School 101

FAYES T KANTAWALA EXPLAINS THE PROBLEMS WITH THE GOVERNMENT’S APPROACH TO CURRICULA

School 101
My first day of school was not amazing. I had arrived fresh-cheeked from a kindergarten run by Anglicized emotional empaths straight into the violence of an all boys Punjabi penal colony. One of the first classes was Islamic Studies, which was taught by a large man who had a gnarly horn growing out of his forehead, a visible sign, he later insisted, of his enduring piety. Five-year-olds don’t know much, but they do know that horns are generally a bad thing to have sprouting from your hairline, and it’s no wonder I spent the lesson distracted and terrified by his visage. Eventually he called on me to the front of the class.



“Where were You born?” he asked in Urdu. I mumbled noncommittally, avoiding horn-to-eye contact, and he softened in the way a cobra does before striking.

“Try again,” he said.

Thinking this was the beginning of show and tell, I relaxed into an elevator introduction:

“Oh, ok! Yeah, so my name is Fayes and I was born in Abu Dhabi. In fact we just-“

SLAP!

“Where were YOU born?” He asked again.

I stared open mouthed, hot tears stinging my eyes.

“I-I…Abu Dhabi.”

SLAP!

“You were born in Mecca!” He said aggressively.

“But I wasn’t!” I pleaded. “Honestly!”

The end of the lesson left me with deep identity issues but someone eventually explained to me that when the teacher said the formal “You” in Urdu, he was actually referring to the Prophet (PBUH).



I still don’t know how I was meant to know that, but it instilled in me a deep mistrust of religious studies. Things work differently in that class. It’s designed that way – which is why mandatory religious teaching in school isn’t allowed in classrooms according to our constitution. When this was pointed out to the educational ministry, they suggested non-Muslim students “leave the room” for a bit if they wanted to. I was talking about this the other day with a friend of mine who had four children in school right now. She’s dreading the forthcoming implementation of the Single National Curriculum (SNC) – the government’s showy effort to end what it calls an Educational Apartheid.
Things work differently in that class. It’s designed that way – which is why mandatory religious teaching in school isn’t allowed in classrooms according to our constitution. When this was pointed out to the educational ministry, they suggested non-Muslim students “leave the room” for a bit if they wanted to

The idea of bringing the same quality of education to all children in the country is wonderful. The aim is to make sure that every child is being taught the same thing, which is lovely but completely ignores that the problem is often not what the child is being taught, but how and with what resources. The content of subjects like science and math don’t really vary from school to school. Those curriculums are designed like pyramids, with the hope that strong factual foundations allow for dizzying heights of specialized knowledge. One of the reasons this works is that those subjects are secular, and you can’t have a bearded cleric tell you that 1 plus 2 is actually 4 because “God says so, so shut up.”

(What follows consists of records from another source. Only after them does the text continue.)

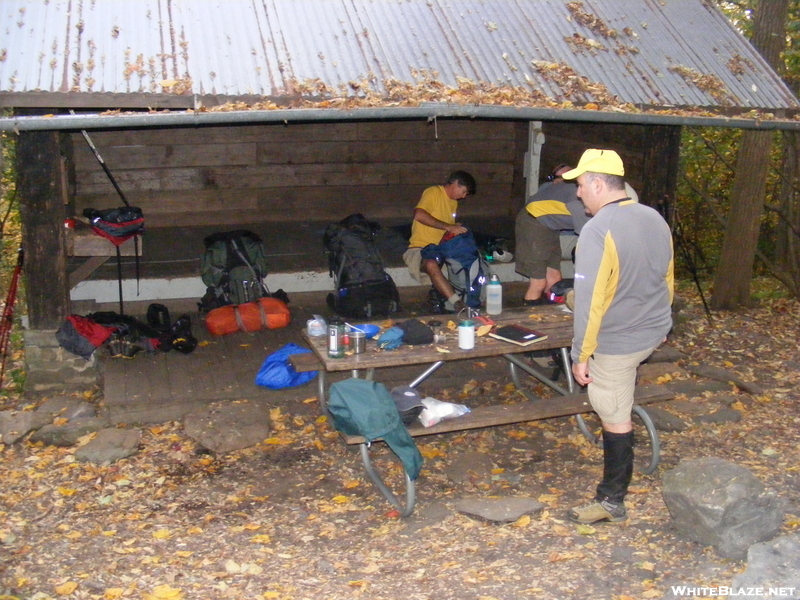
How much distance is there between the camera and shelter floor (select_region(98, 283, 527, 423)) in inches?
232

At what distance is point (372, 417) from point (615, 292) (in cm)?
140

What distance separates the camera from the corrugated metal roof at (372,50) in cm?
533

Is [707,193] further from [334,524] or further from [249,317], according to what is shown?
[334,524]

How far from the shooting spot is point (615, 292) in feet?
13.4

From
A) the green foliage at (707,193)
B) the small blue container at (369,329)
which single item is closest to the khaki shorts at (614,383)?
the small blue container at (369,329)

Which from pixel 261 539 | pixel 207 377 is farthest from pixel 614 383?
pixel 207 377

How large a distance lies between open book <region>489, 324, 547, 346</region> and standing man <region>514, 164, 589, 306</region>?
55.2 inches

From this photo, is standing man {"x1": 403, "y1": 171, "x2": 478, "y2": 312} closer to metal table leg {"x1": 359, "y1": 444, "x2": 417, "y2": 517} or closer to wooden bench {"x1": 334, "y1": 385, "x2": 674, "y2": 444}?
wooden bench {"x1": 334, "y1": 385, "x2": 674, "y2": 444}

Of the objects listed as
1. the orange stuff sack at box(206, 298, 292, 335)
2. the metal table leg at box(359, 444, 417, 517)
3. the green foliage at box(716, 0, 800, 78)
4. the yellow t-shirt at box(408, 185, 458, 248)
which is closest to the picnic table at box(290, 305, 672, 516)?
the metal table leg at box(359, 444, 417, 517)

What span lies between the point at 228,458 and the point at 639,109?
369cm

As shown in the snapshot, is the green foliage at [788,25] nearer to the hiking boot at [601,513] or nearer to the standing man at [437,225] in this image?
the standing man at [437,225]

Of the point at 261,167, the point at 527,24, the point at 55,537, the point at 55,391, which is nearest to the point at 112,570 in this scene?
the point at 55,537

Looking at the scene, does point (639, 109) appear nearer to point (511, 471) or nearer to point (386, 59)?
point (386, 59)

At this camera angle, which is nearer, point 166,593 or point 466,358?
point 166,593
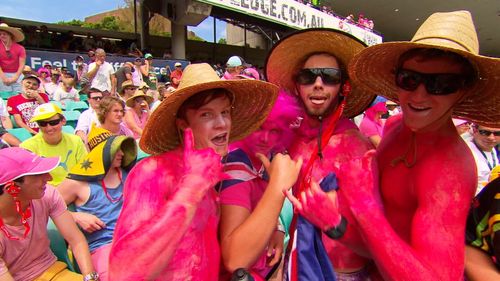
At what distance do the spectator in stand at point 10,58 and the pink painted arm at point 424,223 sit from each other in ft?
22.2

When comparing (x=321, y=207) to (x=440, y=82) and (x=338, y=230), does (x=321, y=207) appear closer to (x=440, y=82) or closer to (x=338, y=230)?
(x=338, y=230)

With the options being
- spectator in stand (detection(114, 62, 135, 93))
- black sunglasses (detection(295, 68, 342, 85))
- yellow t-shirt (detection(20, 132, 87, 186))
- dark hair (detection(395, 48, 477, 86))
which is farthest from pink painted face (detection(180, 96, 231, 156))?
spectator in stand (detection(114, 62, 135, 93))

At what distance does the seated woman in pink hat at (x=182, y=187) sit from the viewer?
1.09 meters

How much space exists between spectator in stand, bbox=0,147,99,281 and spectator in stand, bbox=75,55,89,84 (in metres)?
7.26

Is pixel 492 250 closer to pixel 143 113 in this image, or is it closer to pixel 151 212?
pixel 151 212

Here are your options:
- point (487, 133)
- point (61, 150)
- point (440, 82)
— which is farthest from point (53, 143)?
point (487, 133)

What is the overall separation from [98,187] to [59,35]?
15207 mm

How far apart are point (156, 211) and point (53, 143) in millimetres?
3360

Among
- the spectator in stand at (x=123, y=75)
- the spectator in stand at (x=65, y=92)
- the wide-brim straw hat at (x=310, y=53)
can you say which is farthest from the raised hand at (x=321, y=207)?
the spectator in stand at (x=123, y=75)

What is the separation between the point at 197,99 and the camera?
1434 millimetres

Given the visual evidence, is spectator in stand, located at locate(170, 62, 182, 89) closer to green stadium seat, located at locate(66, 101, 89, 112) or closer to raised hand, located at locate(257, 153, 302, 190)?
green stadium seat, located at locate(66, 101, 89, 112)

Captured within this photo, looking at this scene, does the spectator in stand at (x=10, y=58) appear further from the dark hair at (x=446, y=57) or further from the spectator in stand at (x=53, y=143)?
the dark hair at (x=446, y=57)

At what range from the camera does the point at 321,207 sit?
122 centimetres

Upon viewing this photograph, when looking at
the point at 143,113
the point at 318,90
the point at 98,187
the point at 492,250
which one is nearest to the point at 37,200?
the point at 98,187
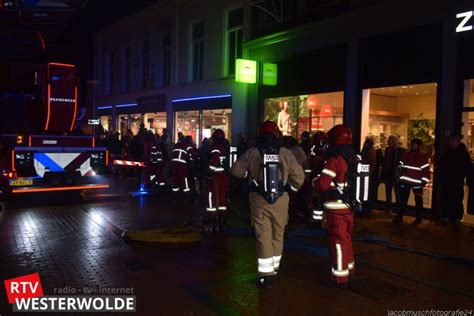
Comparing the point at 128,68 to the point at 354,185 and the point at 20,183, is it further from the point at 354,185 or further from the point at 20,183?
the point at 354,185

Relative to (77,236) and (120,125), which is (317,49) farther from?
(120,125)

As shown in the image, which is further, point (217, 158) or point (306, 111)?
point (306, 111)

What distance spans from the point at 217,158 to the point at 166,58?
14.7 metres

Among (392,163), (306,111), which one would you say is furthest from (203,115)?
(392,163)

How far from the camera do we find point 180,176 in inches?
528

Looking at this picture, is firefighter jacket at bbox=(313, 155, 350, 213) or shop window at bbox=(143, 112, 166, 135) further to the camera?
shop window at bbox=(143, 112, 166, 135)

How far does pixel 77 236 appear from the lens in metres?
8.33

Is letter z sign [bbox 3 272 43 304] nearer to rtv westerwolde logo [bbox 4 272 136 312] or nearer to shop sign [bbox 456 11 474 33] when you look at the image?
rtv westerwolde logo [bbox 4 272 136 312]

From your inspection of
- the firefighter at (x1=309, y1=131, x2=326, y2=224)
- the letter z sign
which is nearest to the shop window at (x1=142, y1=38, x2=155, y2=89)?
the firefighter at (x1=309, y1=131, x2=326, y2=224)

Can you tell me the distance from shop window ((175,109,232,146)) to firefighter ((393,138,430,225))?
8812 mm

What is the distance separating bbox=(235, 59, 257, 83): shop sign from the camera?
15188 mm

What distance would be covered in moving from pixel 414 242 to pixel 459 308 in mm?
3072

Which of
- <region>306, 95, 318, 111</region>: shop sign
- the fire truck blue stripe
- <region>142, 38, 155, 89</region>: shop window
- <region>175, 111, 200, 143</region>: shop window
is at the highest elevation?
<region>142, 38, 155, 89</region>: shop window

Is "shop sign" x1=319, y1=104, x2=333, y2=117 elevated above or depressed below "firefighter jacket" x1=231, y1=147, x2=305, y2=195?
above
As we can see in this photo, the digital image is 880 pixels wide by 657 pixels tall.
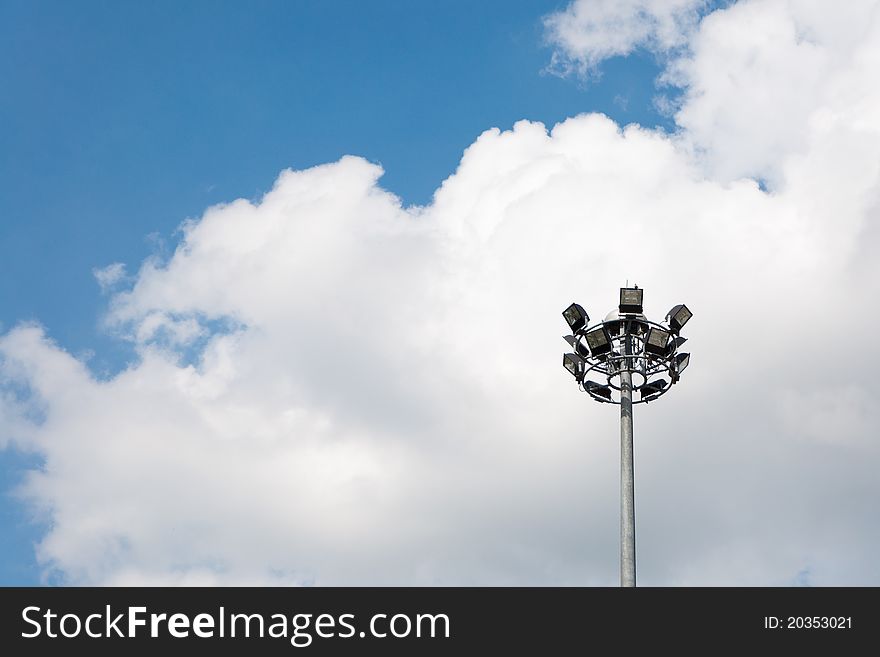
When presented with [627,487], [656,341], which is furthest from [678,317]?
[627,487]

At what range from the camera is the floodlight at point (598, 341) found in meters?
27.8

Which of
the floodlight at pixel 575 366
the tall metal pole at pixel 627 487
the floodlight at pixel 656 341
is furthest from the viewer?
the floodlight at pixel 575 366

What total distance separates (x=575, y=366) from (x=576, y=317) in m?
1.26

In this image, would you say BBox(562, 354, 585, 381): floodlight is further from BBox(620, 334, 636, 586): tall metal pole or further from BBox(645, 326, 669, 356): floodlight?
BBox(645, 326, 669, 356): floodlight

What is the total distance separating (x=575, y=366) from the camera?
2814 centimetres

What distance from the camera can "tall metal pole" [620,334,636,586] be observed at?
24.3 metres

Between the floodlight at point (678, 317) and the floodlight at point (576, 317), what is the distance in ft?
6.82

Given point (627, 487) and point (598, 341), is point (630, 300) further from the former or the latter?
point (627, 487)

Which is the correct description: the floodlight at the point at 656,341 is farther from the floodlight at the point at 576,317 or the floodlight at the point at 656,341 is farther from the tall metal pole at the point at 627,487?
the floodlight at the point at 576,317
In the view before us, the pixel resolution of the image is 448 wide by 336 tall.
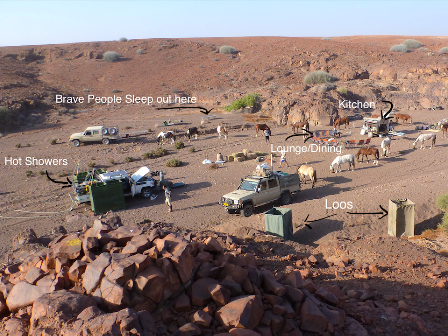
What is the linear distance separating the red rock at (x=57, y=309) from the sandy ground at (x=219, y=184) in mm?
8895

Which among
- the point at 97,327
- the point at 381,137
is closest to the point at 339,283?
the point at 97,327

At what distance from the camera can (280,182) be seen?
54.8ft

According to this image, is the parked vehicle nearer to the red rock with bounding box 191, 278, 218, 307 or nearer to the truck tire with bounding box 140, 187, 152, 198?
the truck tire with bounding box 140, 187, 152, 198

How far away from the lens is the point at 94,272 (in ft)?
19.3

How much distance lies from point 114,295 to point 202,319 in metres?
1.34

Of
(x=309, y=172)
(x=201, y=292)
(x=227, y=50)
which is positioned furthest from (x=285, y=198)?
(x=227, y=50)

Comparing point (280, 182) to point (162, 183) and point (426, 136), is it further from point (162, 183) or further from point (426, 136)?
point (426, 136)

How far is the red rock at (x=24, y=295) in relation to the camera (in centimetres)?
604

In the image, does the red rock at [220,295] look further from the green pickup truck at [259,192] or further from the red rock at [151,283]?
the green pickup truck at [259,192]

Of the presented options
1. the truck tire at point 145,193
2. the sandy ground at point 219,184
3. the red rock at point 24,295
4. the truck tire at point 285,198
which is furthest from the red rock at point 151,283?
the truck tire at point 145,193

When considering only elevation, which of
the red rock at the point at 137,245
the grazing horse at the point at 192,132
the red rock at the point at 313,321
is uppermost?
the red rock at the point at 137,245

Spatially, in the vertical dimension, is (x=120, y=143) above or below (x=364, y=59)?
below

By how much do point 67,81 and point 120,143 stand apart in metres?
34.9

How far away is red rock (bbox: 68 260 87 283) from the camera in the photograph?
6172 millimetres
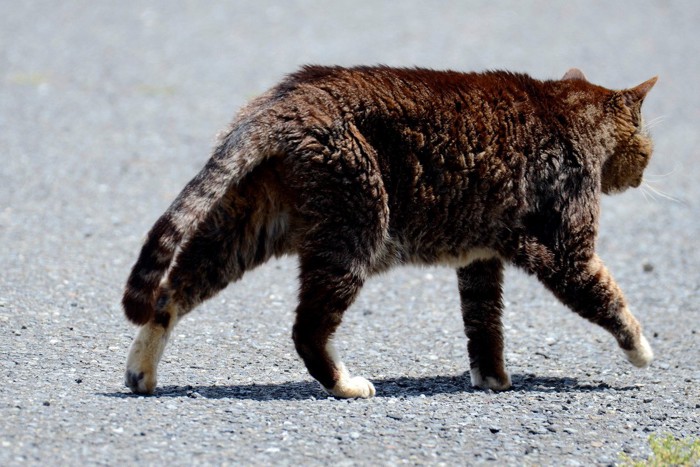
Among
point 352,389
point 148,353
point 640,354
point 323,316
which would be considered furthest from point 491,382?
point 148,353

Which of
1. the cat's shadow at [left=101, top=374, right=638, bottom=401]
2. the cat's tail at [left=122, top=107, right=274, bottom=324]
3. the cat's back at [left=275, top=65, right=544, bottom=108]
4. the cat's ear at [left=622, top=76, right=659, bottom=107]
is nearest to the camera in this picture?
the cat's tail at [left=122, top=107, right=274, bottom=324]

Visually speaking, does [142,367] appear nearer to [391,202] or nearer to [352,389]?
[352,389]

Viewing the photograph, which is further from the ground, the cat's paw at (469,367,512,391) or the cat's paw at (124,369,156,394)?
the cat's paw at (469,367,512,391)

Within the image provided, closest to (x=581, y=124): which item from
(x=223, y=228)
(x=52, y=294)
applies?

History and geography are where the fictions have usually been the easiest to see (it wasn’t until I was forced to study world maps outside out Pakistan that I realized how different our map is to everyone else’s) and it took a middle aged Argentinian professor of Global South Asia to teach me the realities of what actually went on during the 1971 war.



Much of the integration the SNC promises focuses (surprise surprise) on Islamic studies starting as early as first grade, with a heavy emphasis on learning passages and prayers by heart. The overarching priority seems to be to level the playing field for graduates in employment and higher education so that kids from poorer schools stand the same chance. But rather than focus on building our local model up to the standards of the international boards already enforced at private schools (like the O/A levels and IB), Pakistan is instead trying to force the private schools to bring their levels down to the public schools.
Heavy-handed nationalistic jingoism dripped in a cloak of anti-elitist rhetoric from a man who went to private school here and college abroad but presumably read nothing at either, is not the way

A heavy emphasis on Urdu instructions and Arabic texts will not help graduates trying to compete online in a world that doesn’t run on either. What is clear is that there are more kids out of school than they are in it in Pakistan, and rather than focus on increasing those numbers (changes that, unlike announcing shiny, headline grabbing curriculum content, costs actual money and time the government doesn’t want to spend), the PM wants to make sure that madrassas should be the working model of how our graduates learn and think.

There are real ways to make kids’ lives better, to make sure that a Pakistani graduate is equipped with the tools, language skills and critical reasoning capabilities that are required (not encouraged but actually mandatory) in order to be anything but a fry cook in most of the world. But heavy handed nationalistic jingoism dripped in a cloak of anti-elitist rhetoric from a man who went to private school here and college abroad but presumably read nothing at either, is not the way. Fund the schools, pay teachers, and prioritize thinking over simple recall.

It’s not rocket science, although our approach may explain why we don’t have that many.